Your goal: Rewrite the entries below, replacing "farthest to closest" with "most distant to nearest" and leaving everything else unchanged. Leave the pictures out of your version.

Listing:

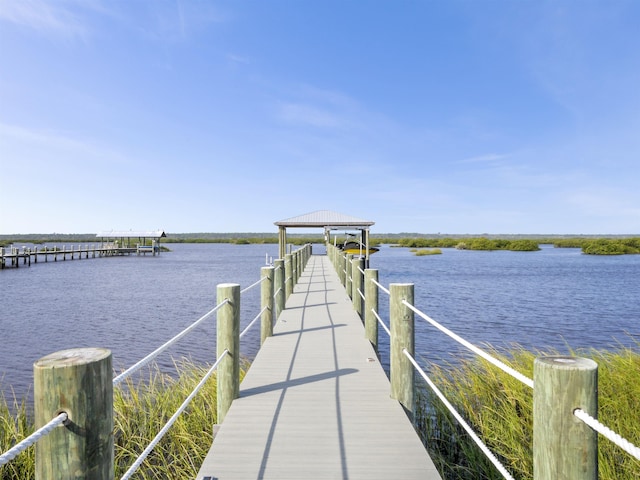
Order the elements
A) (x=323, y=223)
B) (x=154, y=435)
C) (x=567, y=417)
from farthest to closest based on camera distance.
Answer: (x=323, y=223)
(x=154, y=435)
(x=567, y=417)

Complete response:
Order the elements
A) (x=323, y=223)
B) (x=154, y=435)
C) (x=567, y=417)
from most distant to nearest based on camera distance.
Answer: (x=323, y=223)
(x=154, y=435)
(x=567, y=417)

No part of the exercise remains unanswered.